A moça, com o olhar distante, deixava que as mulheres trabalhassem nas suas saias. Mas quando todas se afastaram, a fim de contemplarem o efeito, e ela avistou a infame mancha amarela nas suas sedas virginais, rompeu em pranto e declarou que daquele jeito não se casava.
O noivo, que já estava nervoso e irritado com a espera e com o trabalho de abrandar o chofer, apareceu na cozinha justamente naquele momento e, como se apanhasse na frase da prometida a sua deixa de entrada de cena, declarou:
― Afinal, você vai se casar comigo ou com a porcaria desse vestido?
A moça soltou um grito: ― Está vendo, mamãe? Ele também está dizendo que o vestido ficou uma porcaria.
Mas a mãe, já sogra, interveio com o ferro quente na mão:
― O que estou vendo é que ele está sendo um malcriadão, com essa conversa de porcaria. Se começa com palavreado antes do casamento, que não fará depois, meu Deus!
Mas o eco da apóstrofe perdeu-se, porque o motorista, em desespero de causa, vendo que perdia mesmo o casamento das seis horas, danou-se a tocar buzina sem parar. Veio o pai, vieram os tios, os homens todos, rodearam a noiva e a sogra e foi tudo arrastado para o carro.
A madrinha, por detrás da noiva, dizia para a consolar:
― Você põe o buquê na frente, criatura. Assim disfarça.
E o carro deu marcha, atravessou as ruas como uma bala, nem parecia cortejo de casamento.
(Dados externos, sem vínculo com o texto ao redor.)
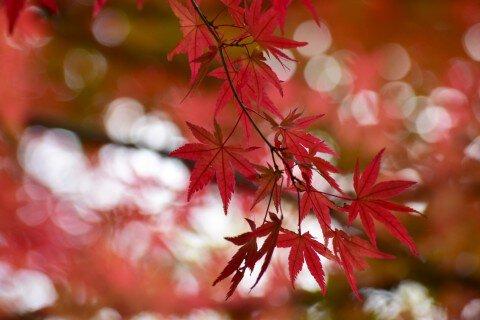 高尾山の紅葉写真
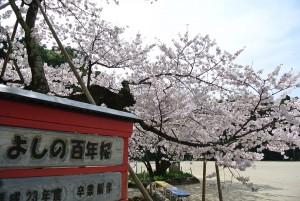 DSC_5385百年桜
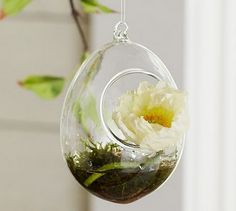 60  Adorable Spring Terrariums For Home Décor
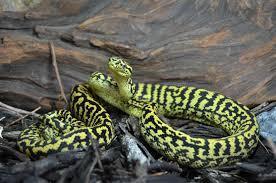 zebra jungle carpet pythons at aar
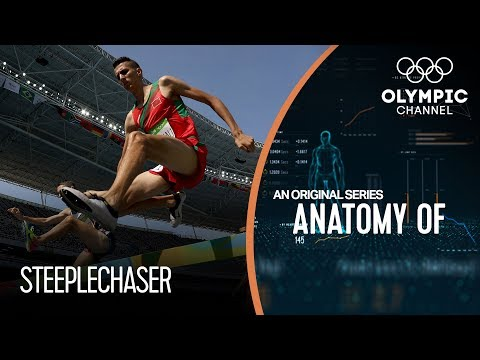 anatomy-of-a-steeplechaser:-how-their-physique-helps-their-stamina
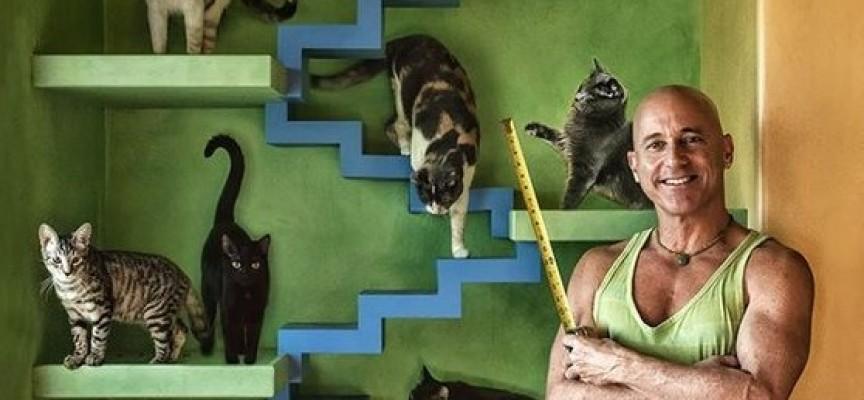 Идеи за дома: Направете къщички и катерушки за котките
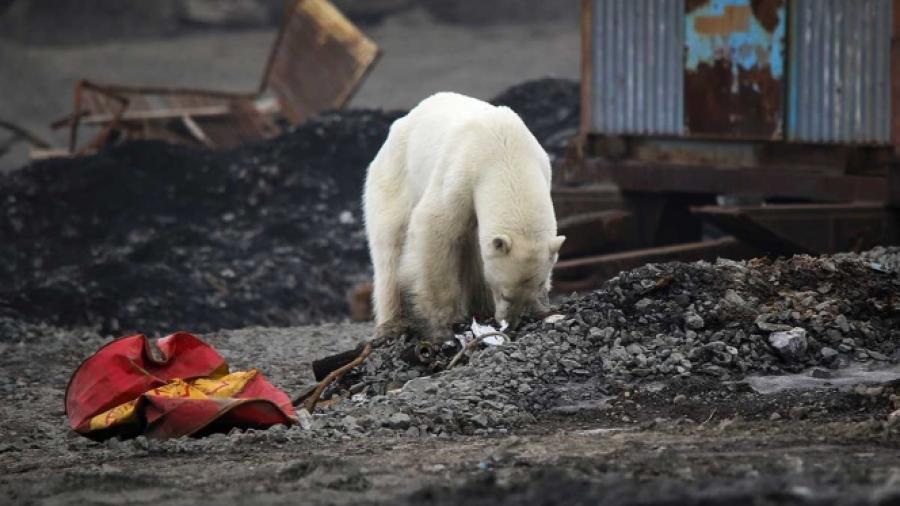 Hallan oso polar hambriento en una ciudad de Rusia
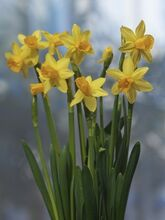 Narcis Jetfire yellow red cup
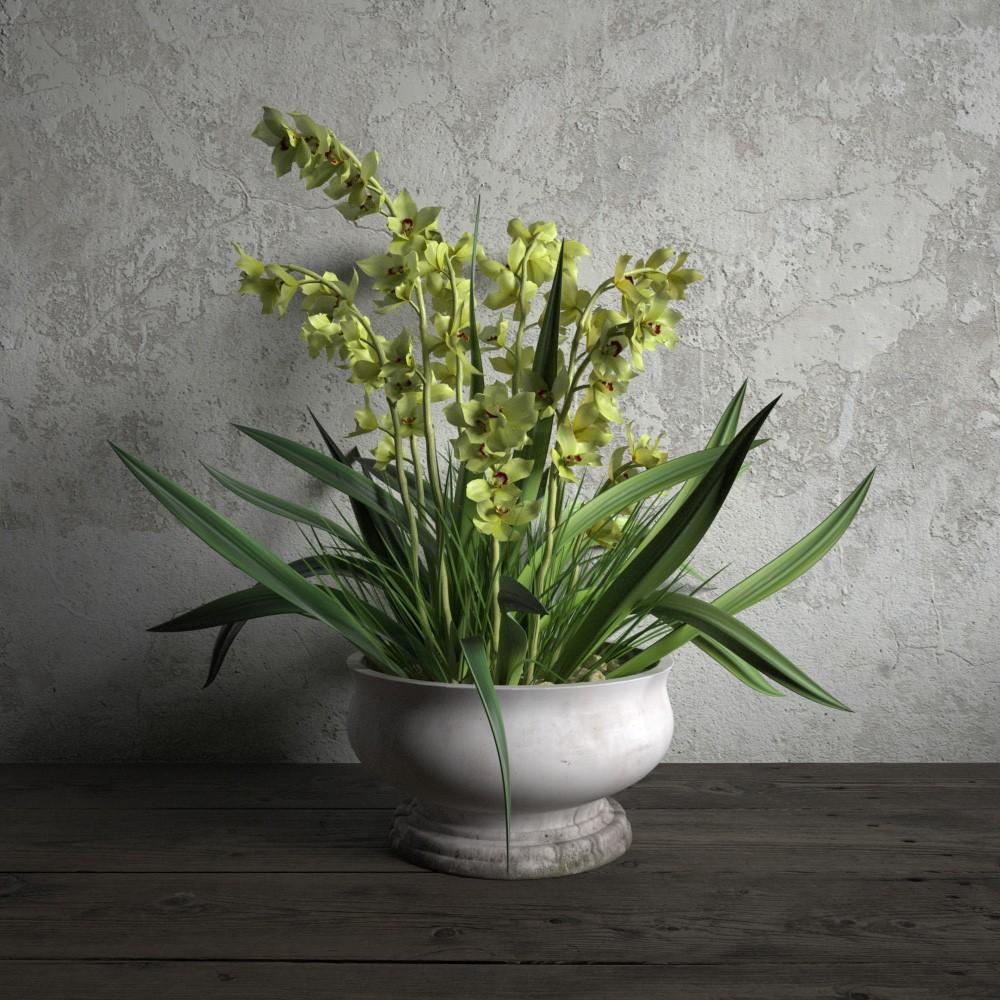 plant 54 AM173 Archmodels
Os convidados que tinham ido na frente, de bonde, já estavam inquietos, calculando mesmo que acontecera alguma coisa. O padre já mandara perguntar duas vezes se o pessoal vinha ou não vinha.
E na hora de caminharem para o altar, o pai, que dava o braço à filha, homem severo e de respeito, rosnou para ela em voz baixa:
― Pare com esse negócio de esconder o corpo com o buquê. Olhe que o povo é capaz de pensar que você está tapando alguma vergonha. Filha minha não casa atrapalhada.
A pobrezinha descaiu o buquê no braço, mordeu o beiço e chegou ao altar chorando. O noivo, que também estava furioso desde a história do malcriadão, ainda amarrou mais a cara quando viu aquelas lágrimas.
Quase ninguém ouviu o “sim” que eles deram ao padre. A fala saiu engolida, sumida, num pelo ódio, na outra, pelo choro.
Mas com “sim” alto ou “sim” baixo, casados ficaram do mesmo jeito; o órgão tocou a marcha nupcial quando os dois atravessaram a nave, de saída. E a noiva, como já não estava de braço com o pai e vinha agora no poder do marido, tapou mesmo a saia manchada com o buquê.
Receberam os abraços e entraram no automóvel sem um sorriso.
E quando saltaram na porta de casa, a recém-casada se deixou cair nos braços da madrinha e declarou só para ela, mas de jeito que todos o ouvissem: ― Para mim este casamento está estragado desde o começo.
*
Agora a rua Dezoito inteira, e eu, e todos, estamos na expectativa: como revelará o estrago? Qual é a tenção da noiva? A lua de mel, entretanto, correndo sem novidade.